━━━━━ Task data
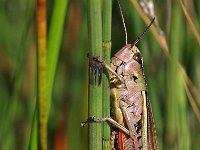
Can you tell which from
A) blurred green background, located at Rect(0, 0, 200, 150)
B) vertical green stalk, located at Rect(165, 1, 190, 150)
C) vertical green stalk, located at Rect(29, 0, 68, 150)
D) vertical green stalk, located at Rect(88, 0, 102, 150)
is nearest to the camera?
vertical green stalk, located at Rect(88, 0, 102, 150)

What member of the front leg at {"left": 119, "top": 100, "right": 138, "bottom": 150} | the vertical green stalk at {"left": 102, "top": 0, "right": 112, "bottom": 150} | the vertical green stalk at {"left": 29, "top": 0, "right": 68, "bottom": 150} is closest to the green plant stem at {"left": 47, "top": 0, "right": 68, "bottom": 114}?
the vertical green stalk at {"left": 29, "top": 0, "right": 68, "bottom": 150}

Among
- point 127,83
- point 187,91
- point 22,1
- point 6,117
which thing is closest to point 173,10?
point 127,83

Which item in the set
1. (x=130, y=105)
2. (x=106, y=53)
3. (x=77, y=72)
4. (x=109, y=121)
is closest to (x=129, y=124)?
(x=130, y=105)

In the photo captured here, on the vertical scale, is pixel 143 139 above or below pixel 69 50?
below

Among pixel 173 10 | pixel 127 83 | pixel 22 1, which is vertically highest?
pixel 22 1

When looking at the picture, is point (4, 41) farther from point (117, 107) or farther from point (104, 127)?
point (104, 127)

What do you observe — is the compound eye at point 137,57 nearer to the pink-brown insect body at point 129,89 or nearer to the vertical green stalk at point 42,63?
the pink-brown insect body at point 129,89

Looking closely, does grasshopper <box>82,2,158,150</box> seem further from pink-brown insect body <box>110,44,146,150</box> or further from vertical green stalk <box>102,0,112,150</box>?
vertical green stalk <box>102,0,112,150</box>
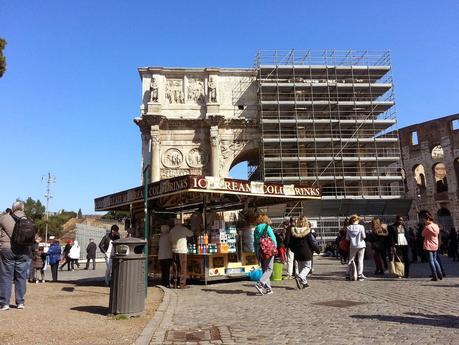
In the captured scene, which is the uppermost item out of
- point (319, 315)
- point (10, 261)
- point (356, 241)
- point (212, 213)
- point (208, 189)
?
point (208, 189)

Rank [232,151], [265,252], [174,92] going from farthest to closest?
[174,92] → [232,151] → [265,252]

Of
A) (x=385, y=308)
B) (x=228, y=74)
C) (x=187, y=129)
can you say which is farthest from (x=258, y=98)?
(x=385, y=308)

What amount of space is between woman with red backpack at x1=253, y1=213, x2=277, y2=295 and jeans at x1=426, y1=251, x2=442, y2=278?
4215mm

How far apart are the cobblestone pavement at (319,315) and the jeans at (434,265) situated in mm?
386

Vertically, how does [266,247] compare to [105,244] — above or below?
below

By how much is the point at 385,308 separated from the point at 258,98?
28879mm

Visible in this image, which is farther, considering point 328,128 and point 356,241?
point 328,128

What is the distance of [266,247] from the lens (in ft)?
30.0

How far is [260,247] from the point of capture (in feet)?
30.2

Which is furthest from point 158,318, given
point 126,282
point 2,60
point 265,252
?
point 2,60

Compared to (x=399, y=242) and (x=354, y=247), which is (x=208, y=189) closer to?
(x=354, y=247)

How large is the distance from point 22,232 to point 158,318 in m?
2.83

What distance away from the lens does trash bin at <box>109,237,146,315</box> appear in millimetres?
6625

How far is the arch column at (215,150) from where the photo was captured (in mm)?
32344
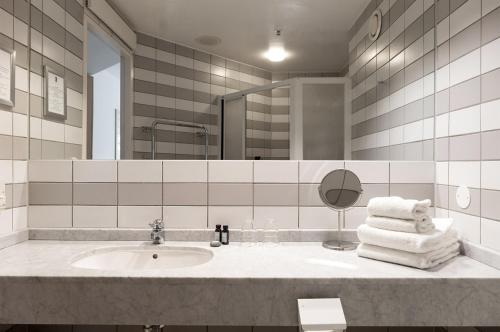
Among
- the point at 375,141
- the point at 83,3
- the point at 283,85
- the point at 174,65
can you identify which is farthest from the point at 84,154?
the point at 375,141

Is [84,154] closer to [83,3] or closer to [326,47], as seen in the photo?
[83,3]

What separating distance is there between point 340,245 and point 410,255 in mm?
309

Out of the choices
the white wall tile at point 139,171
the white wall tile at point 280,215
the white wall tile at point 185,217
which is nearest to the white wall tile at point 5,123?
the white wall tile at point 139,171

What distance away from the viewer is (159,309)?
0.98m

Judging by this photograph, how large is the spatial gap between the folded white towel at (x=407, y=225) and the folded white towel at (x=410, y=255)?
0.07 m

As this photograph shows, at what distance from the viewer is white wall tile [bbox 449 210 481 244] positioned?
3.82 ft

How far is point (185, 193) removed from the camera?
1.44 metres

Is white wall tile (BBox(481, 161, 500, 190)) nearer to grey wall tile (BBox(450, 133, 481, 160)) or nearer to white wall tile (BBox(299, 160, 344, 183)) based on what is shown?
grey wall tile (BBox(450, 133, 481, 160))

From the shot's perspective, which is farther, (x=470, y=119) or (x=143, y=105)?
(x=143, y=105)

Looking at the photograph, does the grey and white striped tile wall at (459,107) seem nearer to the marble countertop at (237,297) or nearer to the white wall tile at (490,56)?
the white wall tile at (490,56)

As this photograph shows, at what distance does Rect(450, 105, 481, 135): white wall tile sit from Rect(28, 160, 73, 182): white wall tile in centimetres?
163

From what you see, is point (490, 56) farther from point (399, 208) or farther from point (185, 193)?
point (185, 193)

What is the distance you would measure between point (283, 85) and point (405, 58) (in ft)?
1.89

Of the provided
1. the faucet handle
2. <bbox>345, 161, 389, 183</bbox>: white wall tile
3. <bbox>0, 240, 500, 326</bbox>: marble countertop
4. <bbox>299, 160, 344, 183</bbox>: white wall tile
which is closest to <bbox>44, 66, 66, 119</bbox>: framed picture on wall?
the faucet handle
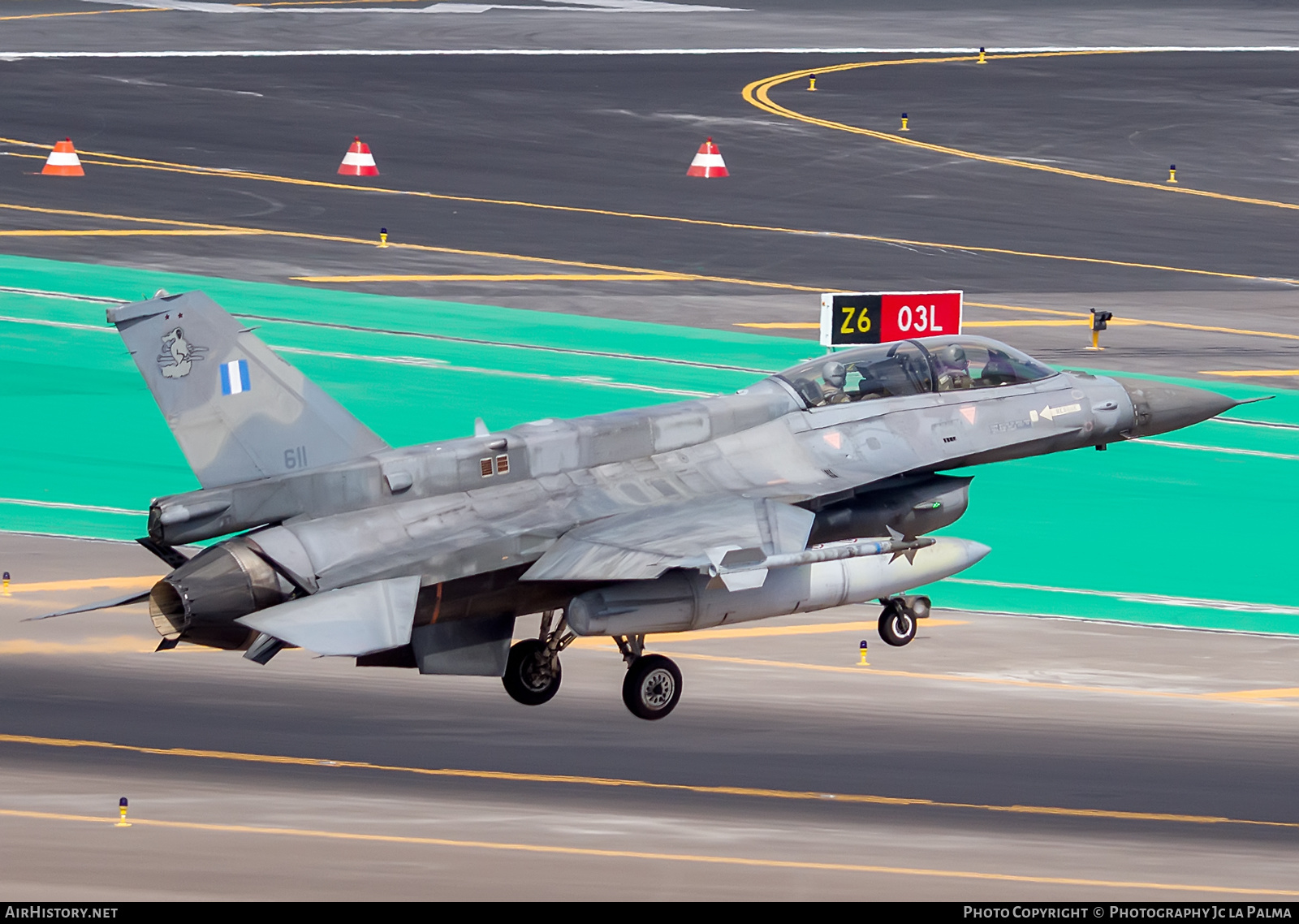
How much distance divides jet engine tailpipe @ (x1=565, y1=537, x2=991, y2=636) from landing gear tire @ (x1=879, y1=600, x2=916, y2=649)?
━━━━━━━━━━
What you should do: Leave the pictures out, and transcribe each of the records exactly.

Solution to this task:
Can you tell which from
A) blurred green background, located at Rect(0, 0, 200, 150)
B) vertical green stalk, located at Rect(165, 1, 190, 150)
C) vertical green stalk, located at Rect(29, 0, 68, 150)
D) vertical green stalk, located at Rect(88, 0, 102, 150)
is nearest to the camera?
vertical green stalk, located at Rect(88, 0, 102, 150)

What member of the front leg at {"left": 119, "top": 100, "right": 138, "bottom": 150} | the vertical green stalk at {"left": 102, "top": 0, "right": 112, "bottom": 150} | the vertical green stalk at {"left": 29, "top": 0, "right": 68, "bottom": 150} is closest to the green plant stem at {"left": 47, "top": 0, "right": 68, "bottom": 114}?
the vertical green stalk at {"left": 29, "top": 0, "right": 68, "bottom": 150}

Among
- point 127,83
- point 187,91
- point 22,1
- point 6,117
which thing is closest to point 173,10?
point 127,83

Which item in the set
1. (x=130, y=105)
2. (x=106, y=53)
3. (x=77, y=72)
4. (x=109, y=121)
is closest to (x=129, y=124)?
(x=130, y=105)

In the photo captured here, on the vertical scale, is pixel 143 139 above or below pixel 69 50?
below

Among pixel 173 10 | pixel 127 83 | pixel 22 1, which is vertically highest?
pixel 22 1

When looking at the picture, is point (4, 41) farther from point (117, 107) or farther from point (104, 127)?
point (104, 127)

What do you observe — is the compound eye at point 137,57 nearer to the pink-brown insect body at point 129,89 or nearer to the vertical green stalk at point 42,63?
the pink-brown insect body at point 129,89

Looking closely, does grasshopper <box>82,2,158,150</box> seem further from pink-brown insect body <box>110,44,146,150</box> or further from vertical green stalk <box>102,0,112,150</box>?
vertical green stalk <box>102,0,112,150</box>
In the captured scene, which is the uppermost item out of
- point (319, 315)
- point (10, 261)
- point (356, 241)
- point (212, 213)
- point (208, 189)
?
point (208, 189)

Rank [232,151], [265,252], [174,92] going from farthest to closest?
[174,92] → [232,151] → [265,252]

Of
A) (x=385, y=308)
B) (x=228, y=74)
C) (x=187, y=129)
can you say which is farthest from (x=258, y=98)?
(x=385, y=308)

What amount of space is between woman with red backpack at x1=253, y1=213, x2=277, y2=295 and jeans at x1=426, y1=251, x2=442, y2=278?
4215mm

How far apart are the cobblestone pavement at (319,315) and the jeans at (434,265) situated in mm?
386

Vertically, how does [266,247] compare to [105,244] — above or below?
below

By how much is the point at 385,308 separated from the point at 258,98?
28879mm

Visible in this image, which is farther, considering point 328,128 and point 356,241?
point 328,128

What is the distance of [266,247] from the lens (in ft)?
30.0

How far is [260,247] from the point of capture (in feet)?
30.2

Which is furthest from point 158,318, given
point 126,282
point 2,60
point 265,252
?
point 2,60

Compared to (x=399, y=242) and (x=354, y=247), which is (x=208, y=189) closer to?
(x=354, y=247)

How large is the distance from point 22,232 to point 158,318 in m?
2.83

What distance away from the lens does trash bin at <box>109,237,146,315</box> appear in millimetres?
6625

How far is the arch column at (215,150) from where the photo was captured (in mm)?
32344
Among
- the point at 375,141
- the point at 83,3
- the point at 283,85
- the point at 174,65
can you identify which is farthest from the point at 84,154?
the point at 375,141

Is [84,154] closer to [83,3] or closer to [326,47], as seen in the photo?
[83,3]

What separating distance is there between point 340,245 and point 410,255 in mm?
309

Out of the choices
the white wall tile at point 139,171
the white wall tile at point 280,215
the white wall tile at point 185,217
which is nearest to the white wall tile at point 5,123?
the white wall tile at point 139,171

What distance away from the viewer is (159,309)?
0.98m

Judging by this photograph, how large is the spatial gap between the folded white towel at (x=407, y=225) and the folded white towel at (x=410, y=255)?
0.07 m

As this photograph shows, at what distance from the viewer is white wall tile [bbox 449 210 481 244] positioned?
3.82 ft

How far is point (185, 193) removed from the camera?
1.44 metres

Is white wall tile (BBox(481, 161, 500, 190)) nearer to grey wall tile (BBox(450, 133, 481, 160)) or nearer to white wall tile (BBox(299, 160, 344, 183)) based on what is shown?
grey wall tile (BBox(450, 133, 481, 160))

From the shot's perspective, which is farther, (x=470, y=119) or (x=143, y=105)?
(x=143, y=105)

Looking at the photograph, does the grey and white striped tile wall at (459,107) seem nearer to the marble countertop at (237,297) or nearer to the white wall tile at (490,56)?
the white wall tile at (490,56)

As this photograph shows, at what distance does Rect(450, 105, 481, 135): white wall tile sit from Rect(28, 160, 73, 182): white wall tile in centimetres?
163

From what you see, is point (490, 56) farther from point (399, 208) or farther from point (185, 193)?
point (185, 193)

What is the distance you would measure between point (283, 85) and point (405, 58) (in ft)?
1.89

Of the provided
1. the faucet handle
2. <bbox>345, 161, 389, 183</bbox>: white wall tile
3. <bbox>0, 240, 500, 326</bbox>: marble countertop
4. <bbox>299, 160, 344, 183</bbox>: white wall tile
which is closest to <bbox>44, 66, 66, 119</bbox>: framed picture on wall?
the faucet handle
How much distance divides jet engine tailpipe @ (x1=565, y1=537, x2=991, y2=636) from landing gear tire @ (x1=879, y1=600, x2=916, y2=649)?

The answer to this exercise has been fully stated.